#### YOUR TASK
Your answer must be a word-for-word copy of the listing below, minus its pictures.

RECORDED DATA: Begin

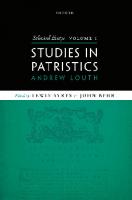 Selected Essays, Volume I: Studies in Patristics
 9780192882813, 0192882813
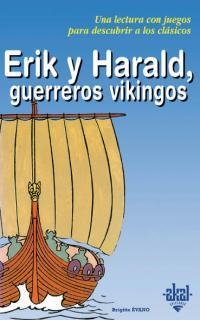 ERIK Y HARALD, GUERREROS VIKINGOS | 9788446013266 | EVANO, BRIGITTE | Librería Castillón - Comprar libros online Aragón, Barbastro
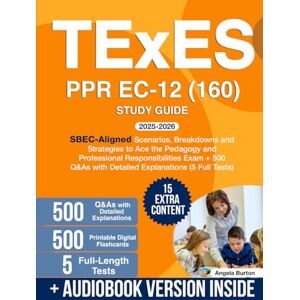 Burton, Angela TExES PPR EC-12 (160) Study Guide: SBEC-Aligned Scenarios, Breakdowns and Strategies to Ace the Pedagogy and Professional Responsibilities Exam + 500 Q&As with Detailed Explanations (5 Full Tests) Burton, Angela TExES PPR EC-12 (160) Study Guide: SBEC-Aligned Scenarios, Breakdowns and Strategies to Ace the Pedagogy and Professional Responsibilities Exam + 500 Q&As with Detailed Explanations (5 Full Tests)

RECORDED DATA: End

#### RESULT
 Selected Essays, Volume I: Studies in Patristics
 9780192882813, 0192882813
 ERIK Y HARALD, GUERREROS VIKINGOS | 9788446013266 | EVANO, BRIGITTE | Librería Castillón - Comprar libros online Aragón, Barbastro
 Burton, Angela TExES PPR EC-12 (160) Study Guide: SBEC-Aligned Scenarios, Breakdowns and Strategies to Ace the Pedagogy and Professional Responsibilities Exam + 500 Q&As with Detailed Explanations (5 Full Tests) Burton, Angela TExES PPR EC-12 (160) Study Guide: SBEC-Aligned Scenarios, Breakdowns and Strategies to Ace the Pedagogy and Professional Responsibilities Exam + 500 Q&As with Detailed Explanations (5 Full Tests)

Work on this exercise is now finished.